I’ve found that 5-weight and 6-weight rods best suit me for white bass, but use whatever size rod you feel most comfortable with for a day of continuous casting. Most often in the early spring or at spawning time, all that’s needed is a reel equipped with a fast-sinking line such as a Type 4 high-density line or a lead-core LC-13 or tungsten T-8 shooting-head system. You might also bring an outfit rigged with an intermediate line, just in case you locate a concentration of fish on a shallow, grassy flat, but in most instances, a fast-sinking line will adequately cover all situations. The only difference in rod and line choice when fishing postspawn white bass is having two rods rigged as I earlier mentioned, one with a fast-sinking line and one with a floating line for poppers.

When choosing flies for white bass, just remember that they eat minnows almost exclusively, which calls for streamer patterns. Clousers and Blondes have served me well. Also, two-tone marabou streamers have produced a lot of fish. I believe a prerequisite is some kind of flash-tail pattern with side flash to help catch the whites’ attention. As for the surface, almost any small popper should work, but Crease Flies and Gurglers are easy choices for me. I also believe that having flies in a variety of colors is a requirement, because white bass will show a color preference from one day to the next. Yellow, bright green, olive, chartreuse, blue, and hot pink are proven colors.
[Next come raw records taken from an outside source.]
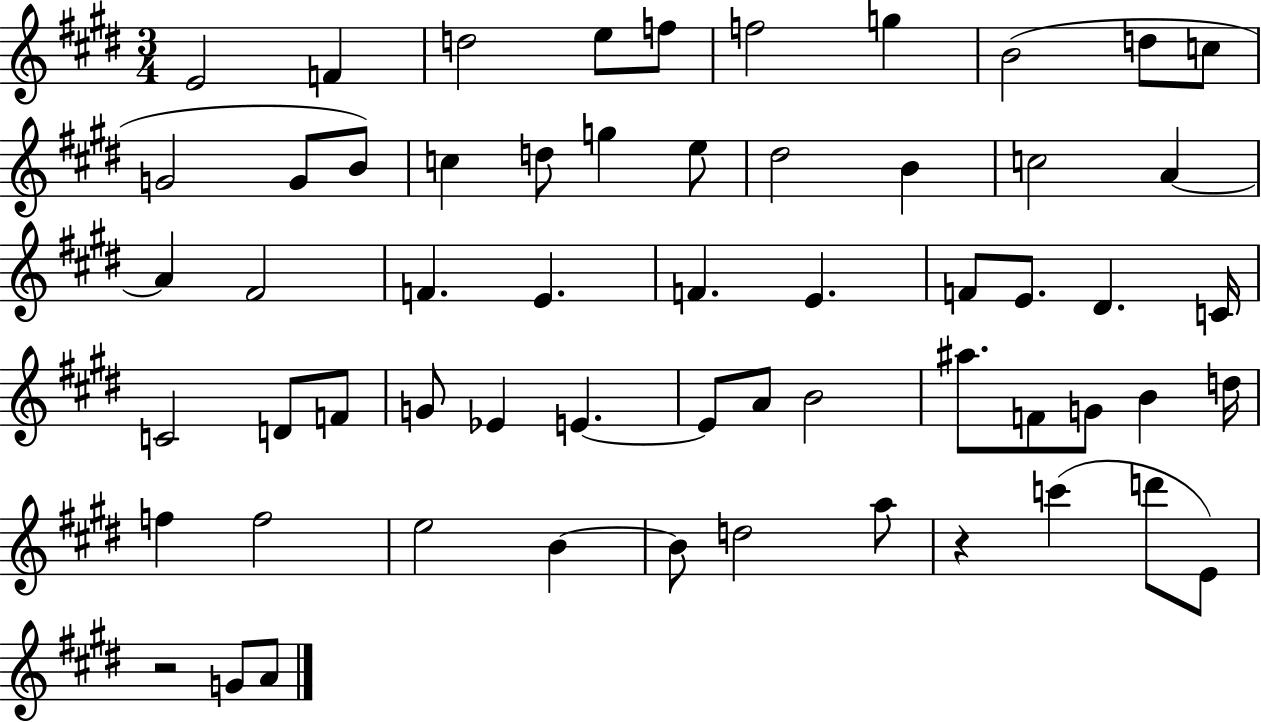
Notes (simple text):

E4/h F4/q D5/h E5/e F5/e F5/h G5/q B4/h D5/e C5/e G4/h G4/e B4/e C5/q D5/e G5/q E5/e D#5/h B4/q C5/h A4/q A4/q F#4/h F4/q. E4/q. F4/q. E4/q. F4/e E4/e. D#4/q. C4/s C4/h D4/e F4/e G4/e Eb4/q E4/q. E4/e A4/e B4/h A#5/e. F4/e G4/e B4/q D5/s F5/q F5/h E5/h B4/q B4/e D5/h A5/e R/q C6/q D6/e E4/e R/h G4/e A4/e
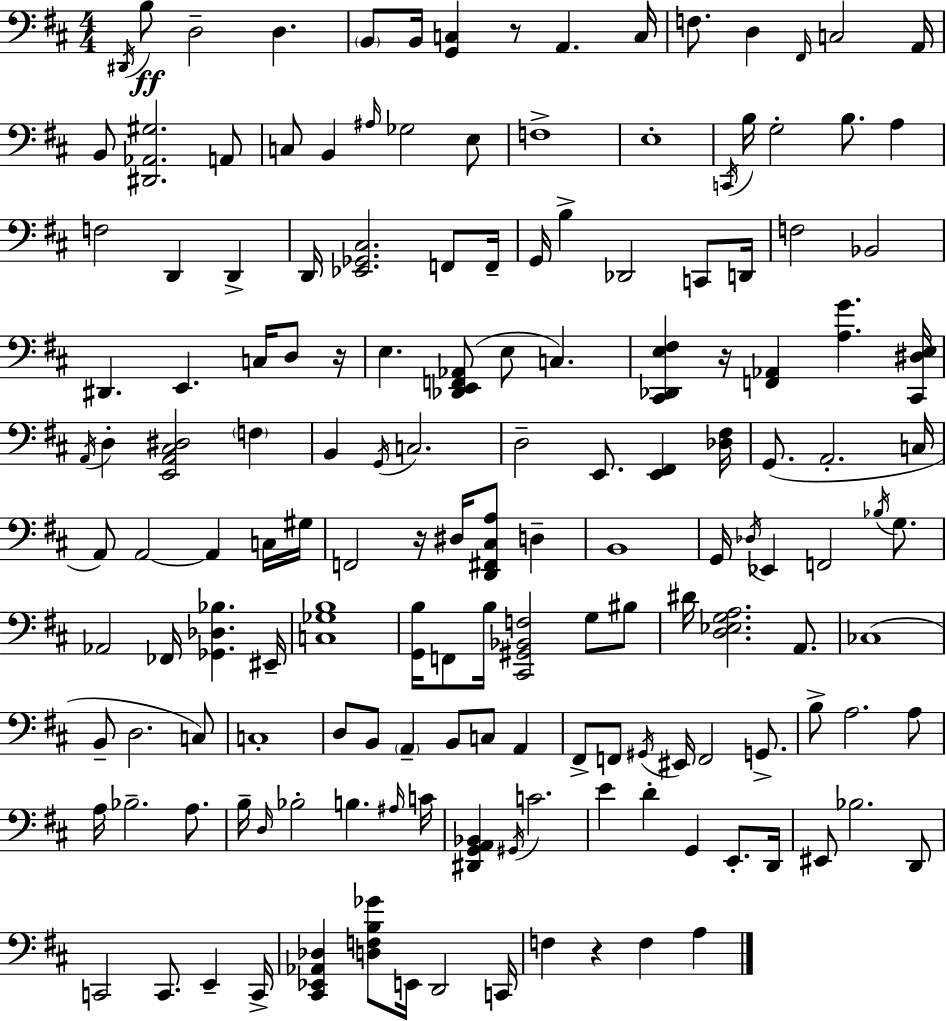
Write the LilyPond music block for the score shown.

{
  \clef bass
  \numericTimeSignature
  \time 4/4
  \key d \major
  \acciaccatura { dis,16 }\ff b8 d2-- d4. | \parenthesize b,8 b,16 <g, c>4 r8 a,4. | c16 f8. d4 \grace { fis,16 } c2 | a,16 b,8 <dis, aes, gis>2. | \break a,8 c8 b,4 \grace { ais16 } ges2 | e8 f1-> | e1-. | \acciaccatura { c,16 } b16 g2-. b8. | \break a4 f2 d,4 | d,4-> d,16 <ees, ges, cis>2. | f,8 f,16-- g,16 b4-> des,2 | c,8 d,16 f2 bes,2 | \break dis,4. e,4. | c16 d8 r16 e4. <des, e, f, aes,>8( e8 c4.) | <cis, des, e fis>4 r16 <f, aes,>4 <a g'>4. | <cis, dis e>16 \acciaccatura { a,16 } d4-. <e, a, cis dis>2 | \break \parenthesize f4 b,4 \acciaccatura { g,16 } c2. | d2-- e,8. | <e, fis,>4 <des fis>16 g,8.( a,2.-. | c16 a,8) a,2~~ | \break a,4 c16 gis16 f,2 r16 dis16 | <d, fis, cis a>8 d4-- b,1 | g,16 \acciaccatura { des16 } ees,4 f,2 | \acciaccatura { bes16 } g8. aes,2 | \break fes,16 <ges, des bes>4. eis,16-- <c ges b>1 | <g, b>16 f,8 b16 <cis, gis, bes, f>2 | g8 bis8 dis'16 <d ees g a>2. | a,8. ces1( | \break b,8-- d2. | c8) c1-. | d8 b,8 \parenthesize a,4-- | b,8 c8 a,4 fis,8-> f,8 \acciaccatura { gis,16 } eis,16 f,2 | \break g,8.-> b8-> a2. | a8 a16 bes2.-- | a8. b16-- \grace { d16 } bes2-. | b4. \grace { ais16 } c'16 <dis, g, a, bes,>4 \acciaccatura { gis,16 } | \break c'2. e'4 | d'4-. g,4 e,8.-. d,16 eis,8 bes2. | d,8 c,2 | c,8. e,4-- c,16-> <cis, ees, aes, des>4 | \break <d f b ges'>8 e,16 d,2 c,16 f4 | r4 f4 a4 \bar "|."
}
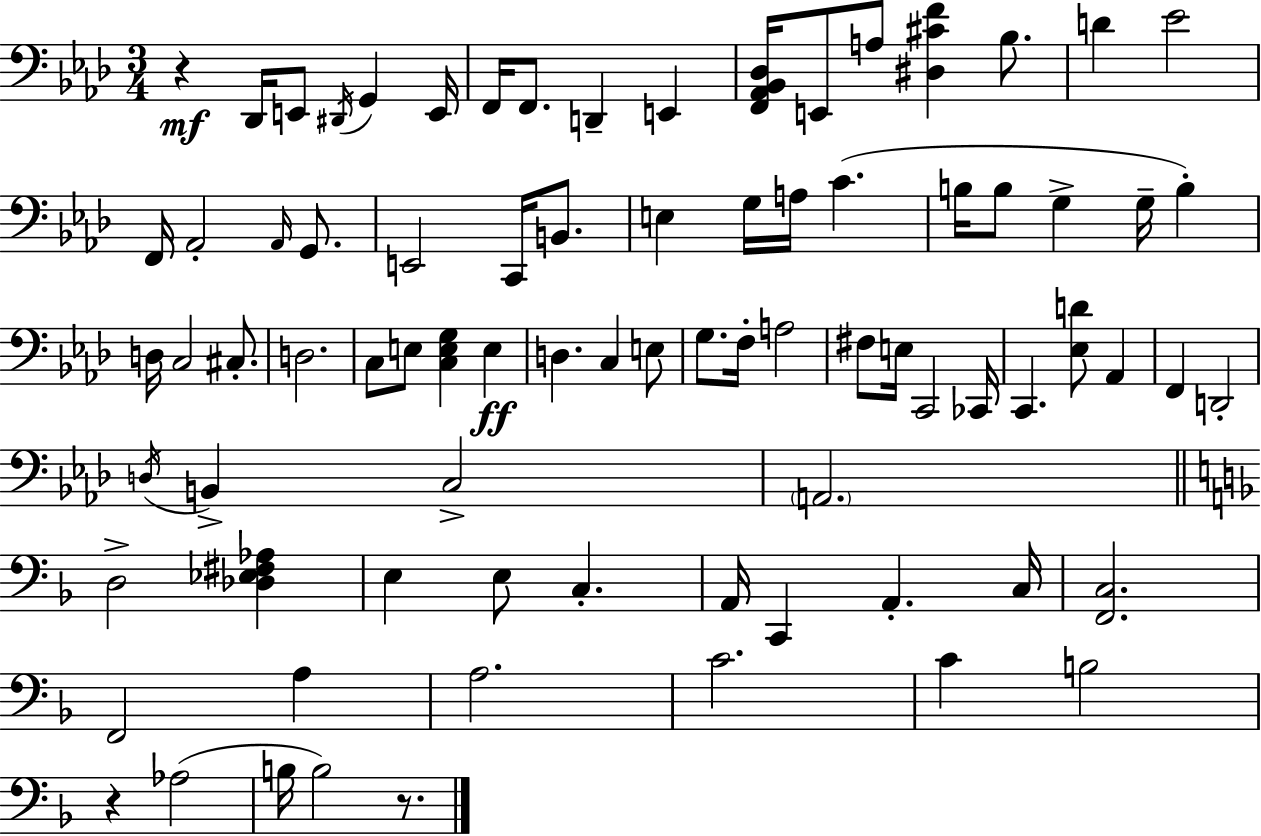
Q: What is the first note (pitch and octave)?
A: Db2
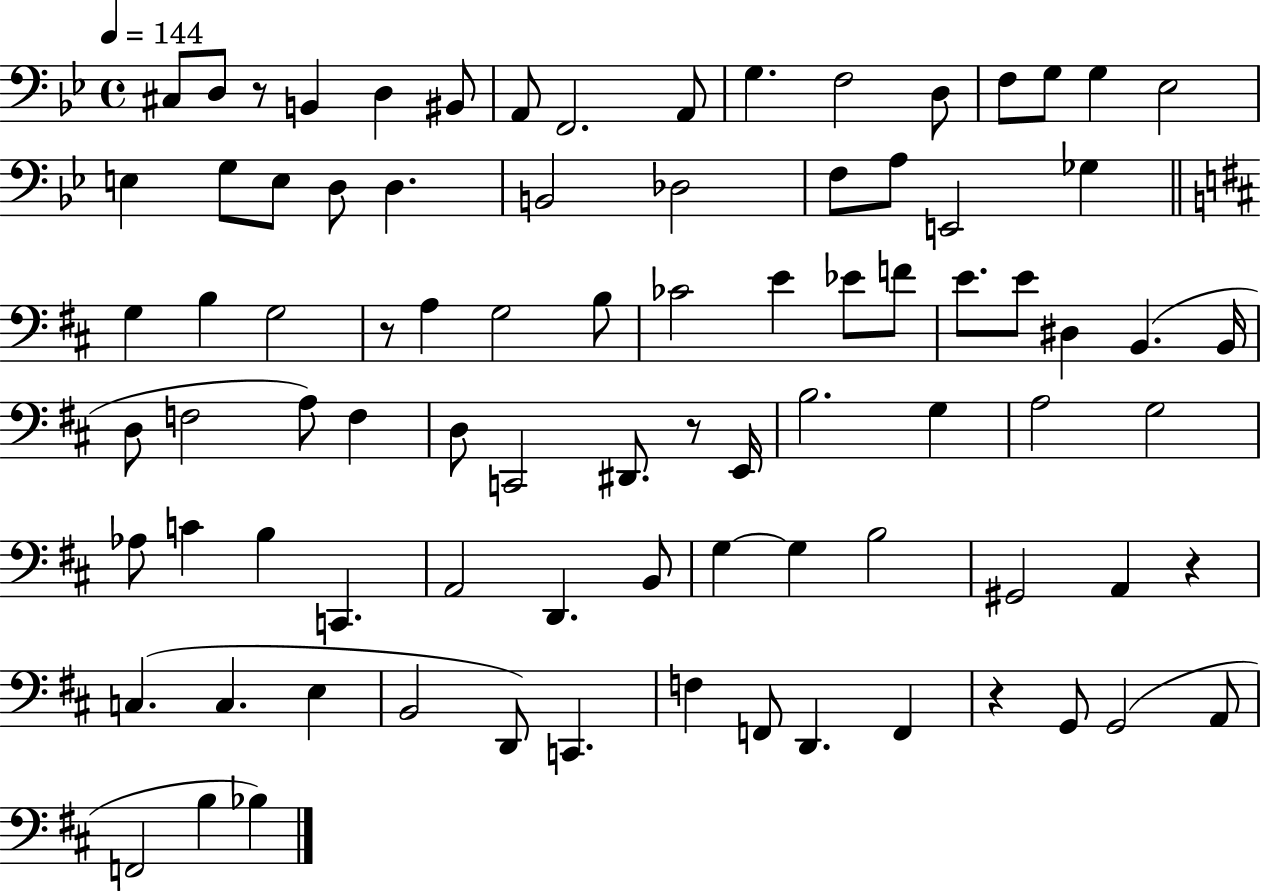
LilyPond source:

{
  \clef bass
  \time 4/4
  \defaultTimeSignature
  \key bes \major
  \tempo 4 = 144
  cis8 d8 r8 b,4 d4 bis,8 | a,8 f,2. a,8 | g4. f2 d8 | f8 g8 g4 ees2 | \break e4 g8 e8 d8 d4. | b,2 des2 | f8 a8 e,2 ges4 | \bar "||" \break \key d \major g4 b4 g2 | r8 a4 g2 b8 | ces'2 e'4 ees'8 f'8 | e'8. e'8 dis4 b,4.( b,16 | \break d8 f2 a8) f4 | d8 c,2 dis,8. r8 e,16 | b2. g4 | a2 g2 | \break aes8 c'4 b4 c,4. | a,2 d,4. b,8 | g4~~ g4 b2 | gis,2 a,4 r4 | \break c4.( c4. e4 | b,2 d,8) c,4. | f4 f,8 d,4. f,4 | r4 g,8 g,2( a,8 | \break f,2 b4 bes4) | \bar "|."
}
The only additional advice I can offer for flies is that when fishing the river, go small. By small, I mean flies in size 6 to 10, whereas in the lake, I use flies tied on size 1 and 2 hooks. For reasons known only to them, whites usually shy away from larger flies in the crystal-clear waters of the river. Imagine — a fish with numbers in the thousands, a schooling fish, usually a willing biter and whose fight when hooked is strong and far exceeds what you would expect from a species its size. White bass are a strikingly beautiful fish that act like pay-per-view cage brawlers once hooked. Give them a try!               


If You Go…

Lake Nacimiento is located a short drive off Highway 101. If traveling south on 101 from the Bay Area, take exit 252, Jolon Road. Turn right onto G18, then almost immediately left onto G-19. Nacimiento Lake is 12 miles farther on G-19. If traveling north on Highway 101 from the Los Angeles region, take the exit into Paso Robles, than G-14 for 17 miles to Lake Nacimiento. Distances to Nacimiento from major cities are 210 miles from San Francisco, 225 miles from Los Angeles, and 130 miles from Fresno.

Fly fishers planning on more than a one-day stay should contact Lake Nacimiento Resort. They offer six campgrounds, as well as rental condos, trailers, and boat rentals. They can be contacted at (800) 323-3839 and www.nacimientoresort.com.

If you plan on keeping white bass to eat, be aware that they must be killed immediately upon being landed. The Department of Fish and Game does not want whites taken from Nacimiento alive. There is no limit for white bass, and they are delicious on the table. The DFG does issue a health warning, however, saying the whites contain high levels of mercury and could be hazardous to a person’s health.